**What to produce:** Copy the lines from the one containing "Looking at the photograph, is" through the one containing "602 millimetres", both included, changing every "wooden baluster" to "wooden spindle" and leaving everything else the same.

**Provided data:**
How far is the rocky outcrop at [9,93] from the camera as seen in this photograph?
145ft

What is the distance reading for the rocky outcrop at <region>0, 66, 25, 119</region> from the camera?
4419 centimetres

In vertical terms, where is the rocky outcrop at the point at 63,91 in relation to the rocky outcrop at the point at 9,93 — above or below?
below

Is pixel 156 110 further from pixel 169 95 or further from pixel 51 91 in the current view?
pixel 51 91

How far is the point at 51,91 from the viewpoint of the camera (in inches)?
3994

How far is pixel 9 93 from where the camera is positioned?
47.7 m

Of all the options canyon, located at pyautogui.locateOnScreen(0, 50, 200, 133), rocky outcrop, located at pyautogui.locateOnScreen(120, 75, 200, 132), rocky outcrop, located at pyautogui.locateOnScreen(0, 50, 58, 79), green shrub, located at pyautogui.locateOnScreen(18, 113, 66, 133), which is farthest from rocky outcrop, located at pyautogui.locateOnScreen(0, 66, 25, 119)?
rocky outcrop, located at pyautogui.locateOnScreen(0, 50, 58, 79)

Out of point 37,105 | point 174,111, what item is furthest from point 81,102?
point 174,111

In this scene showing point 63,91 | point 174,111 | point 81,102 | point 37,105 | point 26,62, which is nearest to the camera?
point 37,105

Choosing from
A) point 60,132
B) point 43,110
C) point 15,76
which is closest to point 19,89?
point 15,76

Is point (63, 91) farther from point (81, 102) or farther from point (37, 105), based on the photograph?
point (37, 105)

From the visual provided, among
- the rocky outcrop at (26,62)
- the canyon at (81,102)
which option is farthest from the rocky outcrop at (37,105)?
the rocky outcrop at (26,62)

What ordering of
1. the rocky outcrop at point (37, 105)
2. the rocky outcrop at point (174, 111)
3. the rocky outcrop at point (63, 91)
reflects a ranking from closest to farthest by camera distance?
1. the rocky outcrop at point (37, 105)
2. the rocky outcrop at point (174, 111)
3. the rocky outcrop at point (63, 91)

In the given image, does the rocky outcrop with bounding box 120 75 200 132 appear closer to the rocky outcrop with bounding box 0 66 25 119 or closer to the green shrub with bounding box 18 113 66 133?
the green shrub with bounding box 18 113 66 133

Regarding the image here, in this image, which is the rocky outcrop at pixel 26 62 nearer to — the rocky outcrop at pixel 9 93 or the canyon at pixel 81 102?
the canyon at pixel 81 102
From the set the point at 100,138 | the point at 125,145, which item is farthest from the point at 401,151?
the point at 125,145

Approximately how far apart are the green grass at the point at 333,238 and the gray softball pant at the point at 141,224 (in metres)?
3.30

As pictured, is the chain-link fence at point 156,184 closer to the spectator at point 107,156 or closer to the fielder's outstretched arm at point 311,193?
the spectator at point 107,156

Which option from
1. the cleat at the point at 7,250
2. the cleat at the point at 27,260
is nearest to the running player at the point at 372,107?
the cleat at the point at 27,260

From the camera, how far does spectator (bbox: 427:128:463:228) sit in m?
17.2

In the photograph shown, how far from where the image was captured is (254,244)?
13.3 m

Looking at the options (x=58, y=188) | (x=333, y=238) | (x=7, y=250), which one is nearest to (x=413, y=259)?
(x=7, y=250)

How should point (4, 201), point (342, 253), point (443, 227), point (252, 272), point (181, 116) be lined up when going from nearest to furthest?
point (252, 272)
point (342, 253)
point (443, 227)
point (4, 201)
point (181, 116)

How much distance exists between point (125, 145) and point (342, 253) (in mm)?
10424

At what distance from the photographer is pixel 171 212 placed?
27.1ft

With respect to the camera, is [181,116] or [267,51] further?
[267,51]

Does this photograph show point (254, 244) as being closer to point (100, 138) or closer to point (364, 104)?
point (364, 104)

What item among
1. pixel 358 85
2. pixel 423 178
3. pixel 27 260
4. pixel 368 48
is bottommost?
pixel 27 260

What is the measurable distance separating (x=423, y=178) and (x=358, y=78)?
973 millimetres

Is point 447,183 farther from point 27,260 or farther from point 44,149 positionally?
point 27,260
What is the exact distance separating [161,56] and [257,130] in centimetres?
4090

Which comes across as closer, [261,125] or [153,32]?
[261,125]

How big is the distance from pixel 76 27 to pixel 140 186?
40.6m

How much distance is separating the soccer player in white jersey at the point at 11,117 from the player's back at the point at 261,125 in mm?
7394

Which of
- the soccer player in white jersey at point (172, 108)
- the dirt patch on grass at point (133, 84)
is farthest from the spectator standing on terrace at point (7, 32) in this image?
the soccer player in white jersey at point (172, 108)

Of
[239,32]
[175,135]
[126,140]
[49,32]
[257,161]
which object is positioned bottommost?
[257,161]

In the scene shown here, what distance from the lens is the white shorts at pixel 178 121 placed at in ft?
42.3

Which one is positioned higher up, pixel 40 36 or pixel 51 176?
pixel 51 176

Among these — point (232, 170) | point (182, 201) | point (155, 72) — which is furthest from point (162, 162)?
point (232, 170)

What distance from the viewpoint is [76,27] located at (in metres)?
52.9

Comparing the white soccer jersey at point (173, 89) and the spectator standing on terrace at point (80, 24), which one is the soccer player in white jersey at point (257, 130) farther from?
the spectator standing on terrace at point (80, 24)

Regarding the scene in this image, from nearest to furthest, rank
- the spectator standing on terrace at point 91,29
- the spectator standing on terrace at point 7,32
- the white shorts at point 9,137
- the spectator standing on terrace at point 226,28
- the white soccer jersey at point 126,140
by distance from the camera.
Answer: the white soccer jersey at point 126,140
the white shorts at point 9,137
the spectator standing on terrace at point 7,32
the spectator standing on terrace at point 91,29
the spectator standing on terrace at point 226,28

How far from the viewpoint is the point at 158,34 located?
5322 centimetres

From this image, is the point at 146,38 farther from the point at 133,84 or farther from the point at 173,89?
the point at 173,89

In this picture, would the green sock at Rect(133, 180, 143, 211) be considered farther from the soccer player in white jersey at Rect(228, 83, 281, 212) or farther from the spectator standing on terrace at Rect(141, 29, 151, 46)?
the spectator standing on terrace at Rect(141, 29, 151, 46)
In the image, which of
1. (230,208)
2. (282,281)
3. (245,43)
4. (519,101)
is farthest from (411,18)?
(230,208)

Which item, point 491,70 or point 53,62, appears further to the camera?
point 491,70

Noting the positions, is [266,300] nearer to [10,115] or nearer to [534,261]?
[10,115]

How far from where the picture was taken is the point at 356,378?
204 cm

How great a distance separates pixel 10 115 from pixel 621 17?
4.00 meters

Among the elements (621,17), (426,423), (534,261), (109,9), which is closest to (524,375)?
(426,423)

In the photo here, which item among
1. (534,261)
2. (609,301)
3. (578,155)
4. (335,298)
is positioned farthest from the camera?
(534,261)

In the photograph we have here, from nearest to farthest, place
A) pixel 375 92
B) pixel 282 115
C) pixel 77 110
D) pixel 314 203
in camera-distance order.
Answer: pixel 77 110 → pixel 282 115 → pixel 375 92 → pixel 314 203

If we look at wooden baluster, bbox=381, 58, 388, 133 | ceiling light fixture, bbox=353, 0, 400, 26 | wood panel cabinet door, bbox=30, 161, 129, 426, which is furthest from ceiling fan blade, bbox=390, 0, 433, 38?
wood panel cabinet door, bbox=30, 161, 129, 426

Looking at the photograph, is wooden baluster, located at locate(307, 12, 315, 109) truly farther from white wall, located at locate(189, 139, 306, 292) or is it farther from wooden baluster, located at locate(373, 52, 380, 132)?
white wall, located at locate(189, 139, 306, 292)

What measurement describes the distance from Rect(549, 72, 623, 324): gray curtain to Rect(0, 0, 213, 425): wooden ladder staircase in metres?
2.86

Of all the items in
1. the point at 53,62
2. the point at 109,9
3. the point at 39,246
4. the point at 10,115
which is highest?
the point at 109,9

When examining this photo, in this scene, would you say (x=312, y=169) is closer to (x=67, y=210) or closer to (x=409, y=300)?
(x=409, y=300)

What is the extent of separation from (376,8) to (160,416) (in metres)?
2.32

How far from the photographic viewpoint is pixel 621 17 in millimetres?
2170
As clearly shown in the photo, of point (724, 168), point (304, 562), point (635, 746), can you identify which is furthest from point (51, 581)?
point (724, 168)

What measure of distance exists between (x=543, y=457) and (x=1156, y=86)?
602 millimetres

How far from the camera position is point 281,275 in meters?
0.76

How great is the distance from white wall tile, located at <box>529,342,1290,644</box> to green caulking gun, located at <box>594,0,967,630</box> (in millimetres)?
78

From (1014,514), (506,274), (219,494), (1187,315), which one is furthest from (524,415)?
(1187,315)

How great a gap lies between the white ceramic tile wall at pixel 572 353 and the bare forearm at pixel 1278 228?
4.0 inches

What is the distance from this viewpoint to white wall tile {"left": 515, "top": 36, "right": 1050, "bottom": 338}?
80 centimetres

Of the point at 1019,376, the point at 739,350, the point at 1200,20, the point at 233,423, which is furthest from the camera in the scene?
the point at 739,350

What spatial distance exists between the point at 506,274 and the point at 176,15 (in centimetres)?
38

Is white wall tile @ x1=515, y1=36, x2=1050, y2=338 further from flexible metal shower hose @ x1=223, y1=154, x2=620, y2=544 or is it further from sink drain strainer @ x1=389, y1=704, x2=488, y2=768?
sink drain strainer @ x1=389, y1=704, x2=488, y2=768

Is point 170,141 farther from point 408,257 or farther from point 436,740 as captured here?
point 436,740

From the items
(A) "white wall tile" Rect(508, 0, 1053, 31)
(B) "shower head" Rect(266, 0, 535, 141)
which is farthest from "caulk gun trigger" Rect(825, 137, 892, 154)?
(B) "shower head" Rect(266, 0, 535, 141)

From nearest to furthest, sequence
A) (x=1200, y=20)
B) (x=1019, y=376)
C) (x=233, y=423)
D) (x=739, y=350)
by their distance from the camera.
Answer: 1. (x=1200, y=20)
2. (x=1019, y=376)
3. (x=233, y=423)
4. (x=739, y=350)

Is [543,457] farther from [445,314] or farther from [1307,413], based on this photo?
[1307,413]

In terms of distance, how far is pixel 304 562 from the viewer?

**Solved problem:**
Looking at the photograph, is wooden spindle, located at locate(307, 12, 315, 109) truly farther from white wall, located at locate(189, 139, 306, 292) or is it farther from wooden spindle, located at locate(373, 52, 380, 132)?
white wall, located at locate(189, 139, 306, 292)

What measurement describes the distance from Rect(549, 72, 623, 324): gray curtain to Rect(0, 0, 213, 425): wooden ladder staircase in metres?
2.86

Of all the items in
1. the point at 53,62
2. the point at 109,9
3. the point at 39,246
4. the point at 10,115
which is highest?
the point at 109,9

When examining this photo, in this scene, would you say (x=312, y=169) is closer to (x=67, y=210) or closer to (x=409, y=300)?
(x=409, y=300)

What is the extent of separation from (376,8) to (160,416) (in metres)?
2.32

How far from the photographic viewpoint is pixel 621 17 in millimetres?
2170
As clearly shown in the photo, of point (724, 168), point (304, 562), point (635, 746), can you identify which is furthest from point (51, 581)?
point (724, 168)

What measure of distance exists between (x=543, y=457) and (x=1156, y=86)?
602 millimetres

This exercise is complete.